Last month's struggle

How do I walk through the oppressive darkness without being overtaken by it. How do I look upon the decay without becoming discouraged. The only words that come to mind are paralyzed and sucked dry. It seems everyone around me is falling apart and I have no words of life to speak nor even a solid foundation from which to speak them. Yes, there is solidarity between us, but it’s hard. I can’t fix their struggles as much as I’m helpless to fix mine.
The motivation is skewed, the emotion gone. But was it ever there to be missed?
Yes I can look back and see how this struggle has been present for years and years, but is that supposed to dry up this endless flow of tears? No, to me that’s just even more paralyzing. Hopelessness sets in and I struggle to even breathe.
How can I breathe life into anyone when I can’t even fill my lungs so life can pulse through my body.
I believe I will see the goodness of the Lord in the land of the living. Wait for the Lord. Be strong, let your heart take courage, and wait for the Lord.
Maybe it’s in this vulnerable state that I’m stripped of all I once leaned on and I’m coming face to face with the reality of me.
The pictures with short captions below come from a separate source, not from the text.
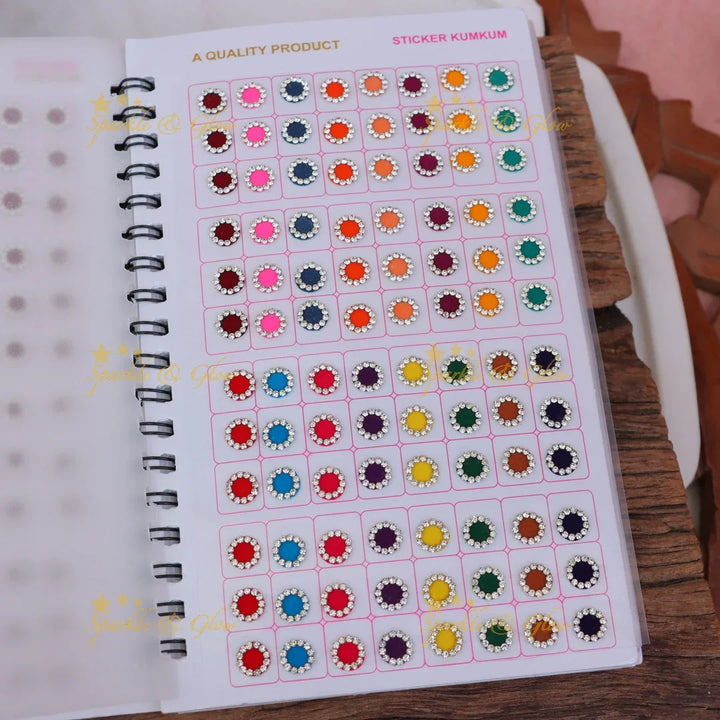 Navya Suhag Festive Bindi Book for Elegant Weddings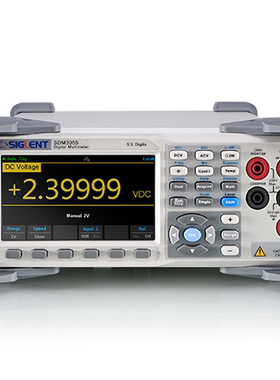 SIGLENT鼎阳SDM3000系列高精度台式万用表SDM3065X-SC 5½位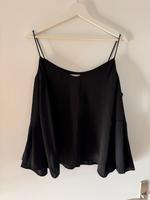 Schwarzes H&M Top Größe 40/L Hessen - Liederbach Vorschau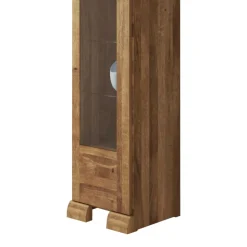 Massivholz Vitrine Sascora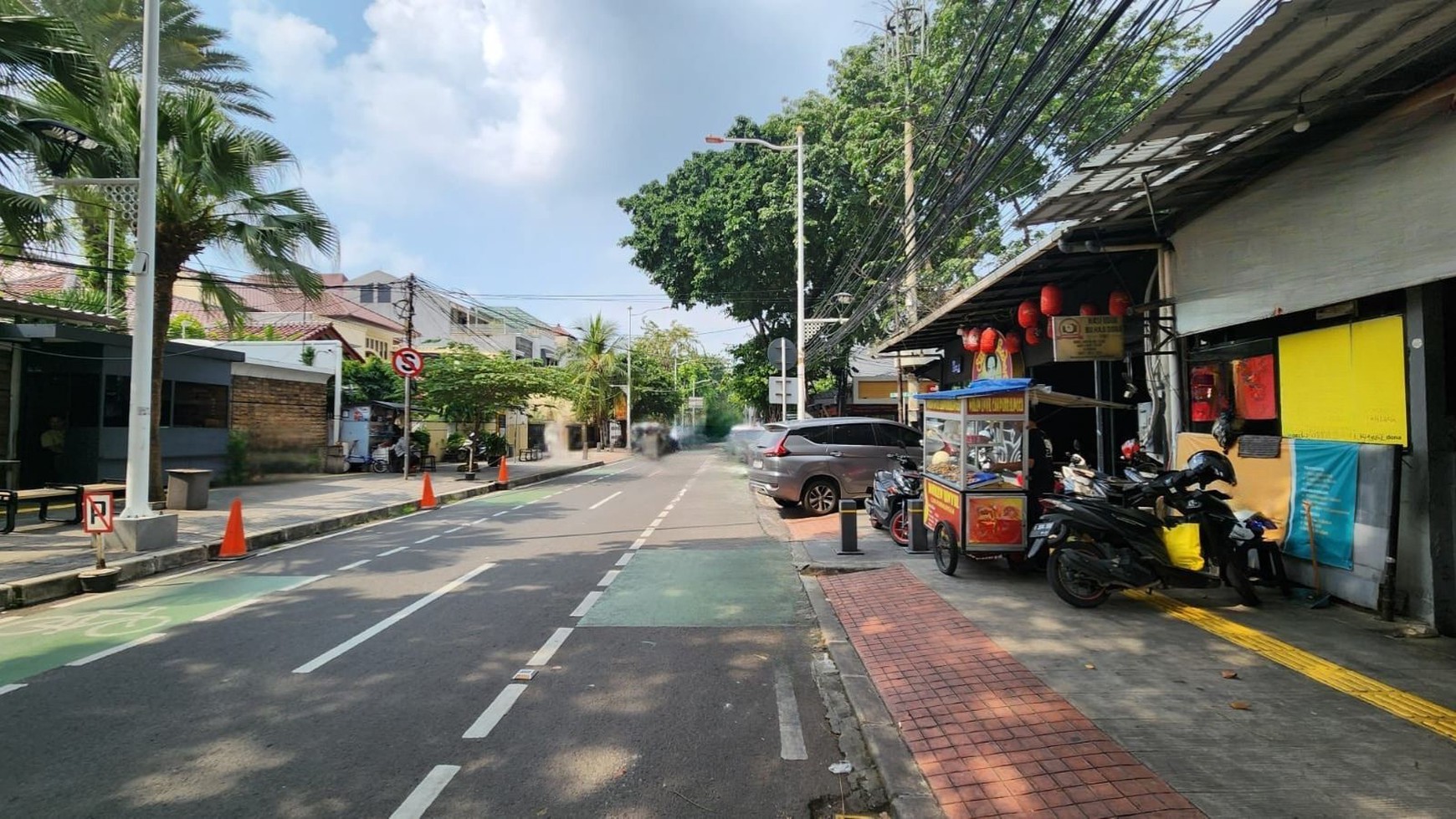 Ruang Usaha Akses 2 Mobil Lokasi Strategis di Tebet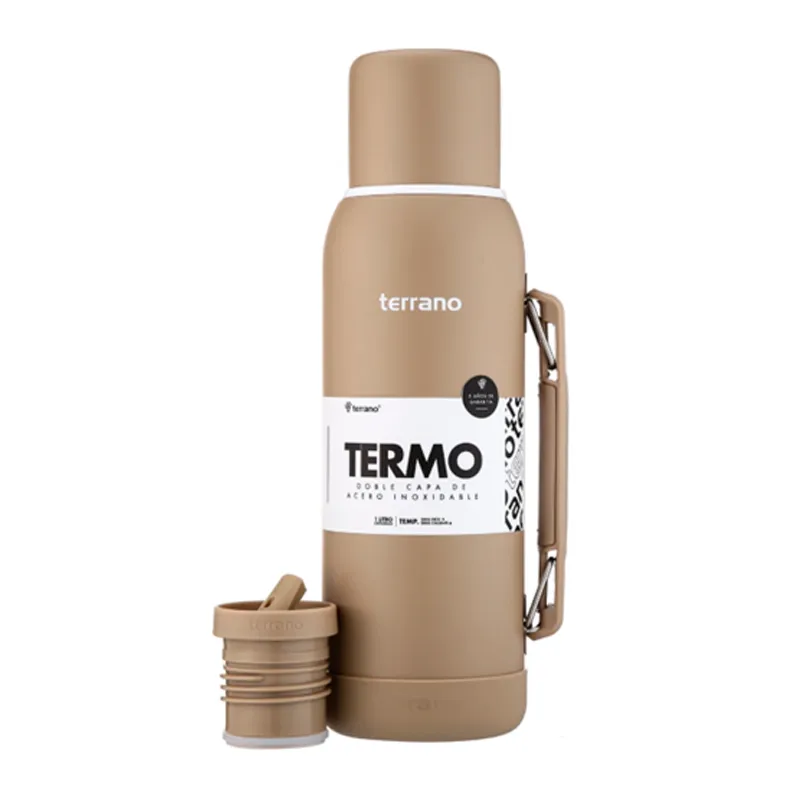 Termo con Manija Movil + Bota Arena Terrano - Cont.1 Litro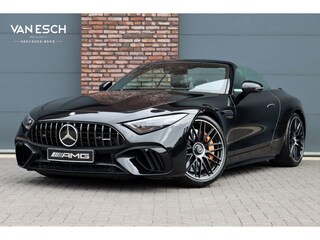 Mercedes-Benz SL Roadster 63 S E Performance | 816 pk | Keramisch | Carbon | AMG Dynamic Plus-Pakket | Distronic+ | Achterasbesturing | Multicontourstoelen | HUD | Burmester | Airscarf |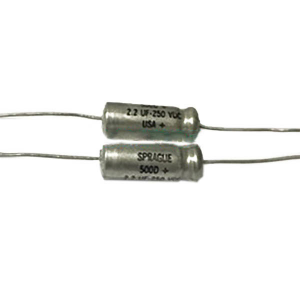 SPRAGUE Capacitor 250V 2.2UF, Refrigeration parts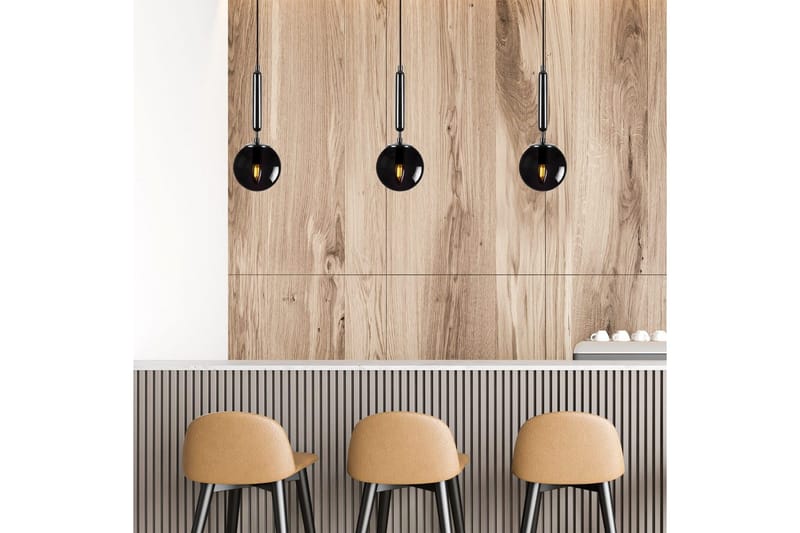 Taklampa Darna Svart - Svart - Belysning - Lampor & belysning inomhus - Taklampa & takbelysning - Kökslampa & taklampa kök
The reality of this world and the brokenness that so grossly characterizes it. It’s in this being laid bare that I must face the ugliness of the self and the depressing state of the world. And therein I’m faced with a choice. I can wallow in the sad state of reality, sinking into a deeper and deeper depression, or I can step out in hope, embracing the possibility that there’s more. That things are being and will be restored.
Can one in the pit covered in sludge really help those with him out? Entangled with the web of chaos can he really help free those next to him who are begging to be released from it’s grasp? Does he have the ability or power to loose the chains of doubt from his neighbor? Can the one in the cave really see to lead the way out to the warmth of the sunshine of reality? If he’s never been out himself? Of if he was he was blindfolded? 

I can ask and ask, but talk is cheap. I must walk forward or take a seat. Is this hopelessness all there is? Or is there something greater. A man called Hope. One who came to redeem. One known in English by the name of Jesus.

1 comment:

  1. I see so much Jesus in you Laurel. You are a suffering servant. You will be used to show Grace to so many. You always already show Grace to me.